Ce début 2026 laisse néanmoins augurer de bonnes perspectives pour la production céréalière mondiale, ce qui est de nature à se répercuter sur les prix et alléger par le même fait les dépenses des pays importateurs. La Tunisie peut d’ailleurs espérer économiser quelques millions de dinars et ainsi combler à moindre coût une partie du déficit de production.
C’est qu’à observer la tendance des marchés, les prix du blé sont en train de fléchir sur fond des prévisions d’un excédent céréalier mondial record.
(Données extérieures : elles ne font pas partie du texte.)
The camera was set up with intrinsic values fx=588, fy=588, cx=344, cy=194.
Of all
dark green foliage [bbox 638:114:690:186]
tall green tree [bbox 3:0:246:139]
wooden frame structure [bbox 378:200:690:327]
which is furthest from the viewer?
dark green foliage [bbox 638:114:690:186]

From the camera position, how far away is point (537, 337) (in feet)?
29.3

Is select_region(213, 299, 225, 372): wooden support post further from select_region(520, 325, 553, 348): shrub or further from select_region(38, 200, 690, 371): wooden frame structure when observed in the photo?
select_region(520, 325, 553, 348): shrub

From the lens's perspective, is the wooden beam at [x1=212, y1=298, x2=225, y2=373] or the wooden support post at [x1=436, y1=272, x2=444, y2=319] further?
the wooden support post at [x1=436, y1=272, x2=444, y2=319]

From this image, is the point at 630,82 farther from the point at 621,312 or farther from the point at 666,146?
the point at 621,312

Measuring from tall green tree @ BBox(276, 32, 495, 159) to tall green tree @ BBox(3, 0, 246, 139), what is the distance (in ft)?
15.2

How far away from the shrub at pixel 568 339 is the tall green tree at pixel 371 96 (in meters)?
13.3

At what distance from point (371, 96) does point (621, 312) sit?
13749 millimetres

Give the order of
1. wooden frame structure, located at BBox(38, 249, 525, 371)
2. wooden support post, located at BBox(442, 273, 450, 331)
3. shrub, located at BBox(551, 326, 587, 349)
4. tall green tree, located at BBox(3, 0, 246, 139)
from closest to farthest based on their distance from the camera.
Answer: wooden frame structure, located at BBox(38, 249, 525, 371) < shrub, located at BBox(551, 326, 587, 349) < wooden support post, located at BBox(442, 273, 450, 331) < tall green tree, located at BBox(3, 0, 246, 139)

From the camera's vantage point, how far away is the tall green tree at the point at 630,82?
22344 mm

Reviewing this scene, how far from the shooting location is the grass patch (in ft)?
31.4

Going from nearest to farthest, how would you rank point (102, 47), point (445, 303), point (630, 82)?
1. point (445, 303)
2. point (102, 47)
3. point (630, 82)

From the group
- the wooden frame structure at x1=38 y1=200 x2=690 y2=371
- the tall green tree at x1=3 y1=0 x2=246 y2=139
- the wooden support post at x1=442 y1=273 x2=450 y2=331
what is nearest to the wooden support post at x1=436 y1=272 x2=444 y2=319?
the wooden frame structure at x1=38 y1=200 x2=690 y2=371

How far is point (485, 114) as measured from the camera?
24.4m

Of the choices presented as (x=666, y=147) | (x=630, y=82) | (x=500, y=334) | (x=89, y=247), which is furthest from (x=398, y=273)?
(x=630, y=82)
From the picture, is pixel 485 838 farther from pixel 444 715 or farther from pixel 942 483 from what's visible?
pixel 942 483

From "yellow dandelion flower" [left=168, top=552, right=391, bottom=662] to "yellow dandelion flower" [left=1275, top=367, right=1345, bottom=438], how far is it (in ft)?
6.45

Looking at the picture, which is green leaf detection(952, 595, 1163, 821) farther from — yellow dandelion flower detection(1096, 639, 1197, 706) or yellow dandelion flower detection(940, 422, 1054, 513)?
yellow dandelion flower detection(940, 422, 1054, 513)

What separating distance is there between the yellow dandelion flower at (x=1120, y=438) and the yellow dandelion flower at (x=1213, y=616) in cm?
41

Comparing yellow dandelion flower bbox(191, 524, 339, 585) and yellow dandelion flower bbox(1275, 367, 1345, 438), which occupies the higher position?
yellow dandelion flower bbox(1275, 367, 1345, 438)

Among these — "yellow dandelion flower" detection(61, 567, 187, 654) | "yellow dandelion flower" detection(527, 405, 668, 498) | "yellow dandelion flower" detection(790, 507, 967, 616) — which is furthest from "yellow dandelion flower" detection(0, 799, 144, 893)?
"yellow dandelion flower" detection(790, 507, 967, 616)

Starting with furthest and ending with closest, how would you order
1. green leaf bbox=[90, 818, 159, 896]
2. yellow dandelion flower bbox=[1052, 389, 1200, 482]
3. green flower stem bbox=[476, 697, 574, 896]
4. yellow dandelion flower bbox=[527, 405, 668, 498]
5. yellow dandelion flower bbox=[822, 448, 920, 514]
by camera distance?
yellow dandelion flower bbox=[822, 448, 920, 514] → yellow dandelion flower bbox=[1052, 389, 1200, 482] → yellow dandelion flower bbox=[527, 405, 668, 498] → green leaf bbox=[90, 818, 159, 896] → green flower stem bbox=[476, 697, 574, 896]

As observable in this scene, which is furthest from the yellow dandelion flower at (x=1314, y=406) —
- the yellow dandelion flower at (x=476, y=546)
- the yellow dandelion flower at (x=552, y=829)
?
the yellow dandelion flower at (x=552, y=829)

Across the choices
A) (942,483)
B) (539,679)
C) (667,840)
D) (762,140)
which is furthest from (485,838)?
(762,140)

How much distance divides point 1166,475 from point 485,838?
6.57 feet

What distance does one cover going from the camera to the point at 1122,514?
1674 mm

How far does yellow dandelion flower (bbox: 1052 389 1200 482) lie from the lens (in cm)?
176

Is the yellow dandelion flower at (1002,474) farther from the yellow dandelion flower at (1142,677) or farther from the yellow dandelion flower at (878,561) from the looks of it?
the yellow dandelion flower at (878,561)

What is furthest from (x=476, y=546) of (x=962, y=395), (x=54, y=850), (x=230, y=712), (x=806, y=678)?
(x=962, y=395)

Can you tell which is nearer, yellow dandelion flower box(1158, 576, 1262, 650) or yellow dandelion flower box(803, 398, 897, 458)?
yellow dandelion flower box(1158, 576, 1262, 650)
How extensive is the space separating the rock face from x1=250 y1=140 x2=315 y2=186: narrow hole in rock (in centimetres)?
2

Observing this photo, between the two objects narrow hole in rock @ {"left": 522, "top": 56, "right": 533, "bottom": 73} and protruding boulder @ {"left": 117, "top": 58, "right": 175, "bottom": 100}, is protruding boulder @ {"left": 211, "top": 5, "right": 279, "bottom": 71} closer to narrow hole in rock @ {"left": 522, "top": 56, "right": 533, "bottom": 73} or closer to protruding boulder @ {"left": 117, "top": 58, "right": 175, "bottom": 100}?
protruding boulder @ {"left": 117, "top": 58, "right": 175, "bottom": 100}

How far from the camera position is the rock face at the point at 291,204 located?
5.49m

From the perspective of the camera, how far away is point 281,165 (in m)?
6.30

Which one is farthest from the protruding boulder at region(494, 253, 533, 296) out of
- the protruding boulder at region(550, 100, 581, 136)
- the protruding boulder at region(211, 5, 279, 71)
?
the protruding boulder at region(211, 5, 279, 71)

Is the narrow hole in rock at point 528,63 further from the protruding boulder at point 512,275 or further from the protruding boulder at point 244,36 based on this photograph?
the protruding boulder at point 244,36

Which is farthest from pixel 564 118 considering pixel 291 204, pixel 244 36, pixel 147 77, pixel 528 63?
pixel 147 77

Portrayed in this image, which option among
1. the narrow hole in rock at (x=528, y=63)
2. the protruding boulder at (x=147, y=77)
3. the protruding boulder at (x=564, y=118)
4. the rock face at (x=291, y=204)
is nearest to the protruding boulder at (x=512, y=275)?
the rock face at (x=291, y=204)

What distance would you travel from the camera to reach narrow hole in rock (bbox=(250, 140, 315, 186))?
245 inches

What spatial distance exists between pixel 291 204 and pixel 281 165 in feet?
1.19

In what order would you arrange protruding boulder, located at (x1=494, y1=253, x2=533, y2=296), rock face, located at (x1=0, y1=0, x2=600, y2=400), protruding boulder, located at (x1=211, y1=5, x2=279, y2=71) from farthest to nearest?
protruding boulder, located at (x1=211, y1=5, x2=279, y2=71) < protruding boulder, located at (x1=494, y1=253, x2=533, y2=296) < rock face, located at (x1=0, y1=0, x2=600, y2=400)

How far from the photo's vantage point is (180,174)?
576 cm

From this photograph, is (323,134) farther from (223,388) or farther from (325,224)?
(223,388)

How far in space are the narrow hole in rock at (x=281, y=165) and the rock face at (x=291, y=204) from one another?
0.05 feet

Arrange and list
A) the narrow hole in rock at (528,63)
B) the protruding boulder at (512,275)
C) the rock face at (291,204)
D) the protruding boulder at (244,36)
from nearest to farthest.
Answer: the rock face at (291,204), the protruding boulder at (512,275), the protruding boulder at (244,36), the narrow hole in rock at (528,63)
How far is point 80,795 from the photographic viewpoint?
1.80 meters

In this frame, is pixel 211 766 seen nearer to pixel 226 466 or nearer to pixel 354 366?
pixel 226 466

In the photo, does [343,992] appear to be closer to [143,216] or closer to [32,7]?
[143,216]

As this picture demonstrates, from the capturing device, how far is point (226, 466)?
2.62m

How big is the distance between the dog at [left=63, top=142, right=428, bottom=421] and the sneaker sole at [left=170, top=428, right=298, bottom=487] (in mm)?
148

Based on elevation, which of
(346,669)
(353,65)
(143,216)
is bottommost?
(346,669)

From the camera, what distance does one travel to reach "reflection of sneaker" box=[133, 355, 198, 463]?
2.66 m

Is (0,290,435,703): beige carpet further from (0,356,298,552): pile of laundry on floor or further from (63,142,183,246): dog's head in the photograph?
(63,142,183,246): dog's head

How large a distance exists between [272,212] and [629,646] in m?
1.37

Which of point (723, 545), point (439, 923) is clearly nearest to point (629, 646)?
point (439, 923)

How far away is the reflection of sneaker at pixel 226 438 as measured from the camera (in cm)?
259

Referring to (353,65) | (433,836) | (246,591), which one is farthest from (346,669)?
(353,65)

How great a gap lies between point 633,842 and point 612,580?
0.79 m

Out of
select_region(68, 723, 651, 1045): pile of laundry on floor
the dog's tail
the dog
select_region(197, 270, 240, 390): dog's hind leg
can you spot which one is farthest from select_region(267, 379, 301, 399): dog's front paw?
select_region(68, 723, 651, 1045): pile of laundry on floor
Une forte baisse des prix des céréales a été en effet constatée au cours de la semaine avec notamment le blé qui est établi à 190 dollars la tonne.
Aussi faut-il souligner les prévisions du Conseil International des Céréales qui a fait état dans son rapport de janvier 2026 d’une augmentation spectaculaire de la production céréalière dans le monde dépassant toutes les prévisions et qui devrait frôler 2,5 milliards de tonnes pour la campagne 2025/2026, soit une hausse de près de 6% par rapport à la campagne précédente.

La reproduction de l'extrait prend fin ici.